Interpolation: default is bilinear and used when resizing image
crop_to_aspect_ratio: True or False, If set to true then resize image without aspect ratio distortion
Returns
A tf.data.Dataset object
Use image_dataset_from_directory function to split the dataset into train and validation
Let’s define the batch size and required image height and width
batch_size = 32
img_height = 180
img_width = 180
Let’s use 80% of the images for training, and 20% for validation.
we will create the train dataset and set the parameter subset to “validation” and validation split as 0.2
train_ds = tf.keras.utils.image_dataset_from_directory(
path,
validation_split=0.2,
subset="training",
seed=123,
image_size=(img_height, img_width),
batch_size=batch_size)
Out:
Found 20000 files belonging to 10 classes.
Using 16000 files for training.
Next we will create the validation dataset using image_dataset_from_directory function and set the parameter subset to “validation” and validation split as 0.2
val_ds = tf.keras.utils.image_dataset_from_directory(
path,
validation_split=0.2,
subset="validation",
seed=123,
image_size=(img_height, img_width),
batch_size=batch_size)
Out:
Found 20000 files belonging to 10 classes.
Using 4000 files for validation.
You can find the class names in the class_names attribute on these datasets.

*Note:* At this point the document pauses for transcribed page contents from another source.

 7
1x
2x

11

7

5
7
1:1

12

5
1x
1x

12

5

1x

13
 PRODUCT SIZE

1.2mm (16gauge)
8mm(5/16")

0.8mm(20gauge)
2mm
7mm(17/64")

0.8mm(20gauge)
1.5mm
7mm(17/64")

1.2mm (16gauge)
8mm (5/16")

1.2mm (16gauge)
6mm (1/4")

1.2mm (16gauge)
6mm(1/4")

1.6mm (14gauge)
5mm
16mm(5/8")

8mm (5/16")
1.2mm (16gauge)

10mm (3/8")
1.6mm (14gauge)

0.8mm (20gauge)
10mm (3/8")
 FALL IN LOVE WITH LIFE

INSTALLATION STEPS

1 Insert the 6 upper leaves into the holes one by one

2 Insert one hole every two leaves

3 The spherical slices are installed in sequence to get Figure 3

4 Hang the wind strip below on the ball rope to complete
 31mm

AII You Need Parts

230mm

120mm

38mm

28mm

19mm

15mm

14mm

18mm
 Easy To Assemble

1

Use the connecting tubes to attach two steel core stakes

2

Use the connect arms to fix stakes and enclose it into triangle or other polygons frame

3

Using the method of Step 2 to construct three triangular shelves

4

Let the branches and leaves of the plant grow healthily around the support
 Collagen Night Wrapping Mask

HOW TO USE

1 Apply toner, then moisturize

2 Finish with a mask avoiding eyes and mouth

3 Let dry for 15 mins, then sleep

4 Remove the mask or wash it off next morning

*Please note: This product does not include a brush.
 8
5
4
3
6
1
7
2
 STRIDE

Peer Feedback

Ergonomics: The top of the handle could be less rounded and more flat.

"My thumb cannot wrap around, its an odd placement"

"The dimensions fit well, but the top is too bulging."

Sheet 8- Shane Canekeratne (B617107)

These correspond to the directory names in alphabetical order.
class_names = train_ds.class_names
print(class_names)
Out:
['0', '1', '2', '3', '4', '5', '6', '7', '8', '9']
Let’s visualize the data from the training dataset
Here are the first nine images from train_ds
import matplotlib.pyplot as plt
plt.figure(figsize=(10, 10))
for images, labels in train_ds.take(1):
for i in range(9):
ax = plt.subplot(3, 3, i + 1)
plt.imshow(images[i].numpy().astype("uint8"))
plt.title(class_names[labels[i]])
plt.axis("off")
Get batches of Images and Labels from dataset
You can train a model using these datasets by passing them to Model.fit function. you can also manually iterate over the dataset and retrieve batches of images:
for image_batch, labels_batch in train_ds:
print(image_batch.shape)
print(labels_batch)
break
out
(32, 180, 180, 3)
tf.Tensor([7 7 0 6 0 7 1 8 3 9 9 0 7 5 2 7 9 1 8 0 1 9 4 9 4 4 6 1 7 6 8 2], shape=(32,), dtype=int32)
The image_batch is a tensor of the shape (32, 180, 180, 3). This is a batch of 32 images of shape 180x180x3 (the last dimension RGB channel).
The label_batch is a tensor of the shape (32,), these are corresponding labels to the 32 images.